Thanks to two recent grants, MBU students get a unique opportunity to experience the research process and develop skills they can apply to the rest of their college career, and beyond.
Assistant Professor of Psychology Robin Hopkins and psychology major Annabella Gonzales ’24 received a research grant for the proposal, “Improving Juror Sensitivity to Eyewitness Evidence: Timing of Instructions.”
Scientific research is as much about the journey as it is the destination. It’s a rigorous process: researchers develop a hypothesis, design and perform experiments, and then make sense of the results.
This past summer, both Associate Professor of Biology Rebecca Haberman and Assistant Professor of Psychology Robin Hopkins received grants that give MBU students a unique opportunity to experience the research process and develop skills they can apply to the rest of their college career, and beyond.
“The entire research process is what students are learning, not just the particular problem that we’re studying,” Haberman said.
“Students that have that opportunity to see this process from beginning to end develop lots of different skills — problem-solving skills, observational skills, teamwork.”
Hopkins’ grant of $1,500 was awarded by Psi Chi, the international honor society in psychology, for the proposal, “Improving Juror Sensitivity to Eyewitness Evidence: Timing of Instructions.”
“This has been a unique opportunity for me where someone started before their senior year, and had a really solid idea and had a really solid research literacy foundation to where she could move forward at a very early phase of college,” Hopkins said.
The student who helped develop the proposal for the grant is senior psychology major Annabella Gonzales ’24, who began the project in her junior year.
“My interest in psychology started in high school,” Gonazales said. “I did literature reviews, conducted studies, and just fell in love with researching.”
When Gonzales came to MBU, she wasn’t entirely sure she wanted to major in psychology, but then she took a forensic psychology course with Hopkins and a light bulb went off.
“I’ve always been interested in the criminal justice system,” Gonazales said, “but I don’t really like the career paths that criminal justice majors tend to go to — I’m more concerned about changing certain aspects of the legal system.

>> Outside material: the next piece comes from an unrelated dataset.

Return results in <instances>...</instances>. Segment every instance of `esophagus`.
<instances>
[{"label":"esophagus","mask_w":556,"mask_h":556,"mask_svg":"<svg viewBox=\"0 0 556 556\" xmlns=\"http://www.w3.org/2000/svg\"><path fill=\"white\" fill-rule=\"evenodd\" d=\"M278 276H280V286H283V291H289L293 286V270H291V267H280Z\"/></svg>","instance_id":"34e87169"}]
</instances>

“So I went up to Dr. Hopkins after class and I was like, this is what I want to do, this is my path — and we started to develop the project from there.”
The proposal that won the grant is both Gonzales’ senior thesis and her honors thesis, because it satisfies the requirements for both her senior capstone and her Baldwin Honors Scholars thesis.
After she graduates this year, Gonzales will continue to pursue her passion for research.
“I’m applying to graduate school,” Gonzales said. “I want to become a professor, and then continue doing research as a professor.”
Associate Professor of Biology Rebecca Haberman received a grant from the Virginia Alzheimer’s and Related Diseases Research Award Fund to examine the cellular underpinnings of healthy brain aging. Biology majors Cooper Tolbertsmith ’24 and Siri Ugru ’24 are two of eight MBU students working in her lab.
Haberman’s grant of $35,000 was awarded by the Virginia Alzheimer’s and Related Diseases Research Award Fund. Haberman, whose research expertise is in the area of memory and aging, has eight MBU students working in her lab.
The grant research will examine the cellular underpinnings of healthy brain aging, so that scientists and physicians can better construct therapies that treat or prevent disease. Specifically, it will investigate how memory activates areas of the brain that are vulnerable to neurodegeneration in Alzheimer’s disease.
“We’ve trained rats on a behavioral task, and then we’re looking at which neurons are active in which parts of their brain,” Haberman said. “We’re specifically looking at parts that are involved in the earliest memory neurodegenerative conditions in Alzheimer’s disease.”
Two of the students working with Haberman are senior biology majors Cooper Tolbertsmith ’24 and Siri Ugru ’24. Unlike Annabella Gonzales, this grant gives them their first taste of the rigors of the scientific method.
“This is my first experience with an actual research project, and I really like that we get to be a part of every aspect,” Ugru said. “But it’s a bit challenging to wrap my head around the concept sometimes simply because I’m not focused on neuroscience.”
“It is hard,” Haberman said. “The research we’re doing is not simple research, but we’re giving them an opportunity to try it — and they’re doing really well with it.”
After he graduates, Ugru wants to pursue his doctorate for a career in disease research — specifically cancer.
“I think it’s really interesting the way that we keep making progress in the research as well in the treatment,” Ugru said. “What we know about cancer from 50 years ago is nothing compared to what we know now, and I want to be part of the new advancements.”
This study is also the first foray into this level of research for Tolbertsmith, who plans to go to medical school after graduating from MBU to become a neurosurgeon.
“The thing I enjoy most about it is the amount that I get to learn,” Tolbertsmith said. “From the different processes that you have to use, as well as the information that you need in order to inform your project — there’s a lot of really cool and interesting stuff that you get to explore.”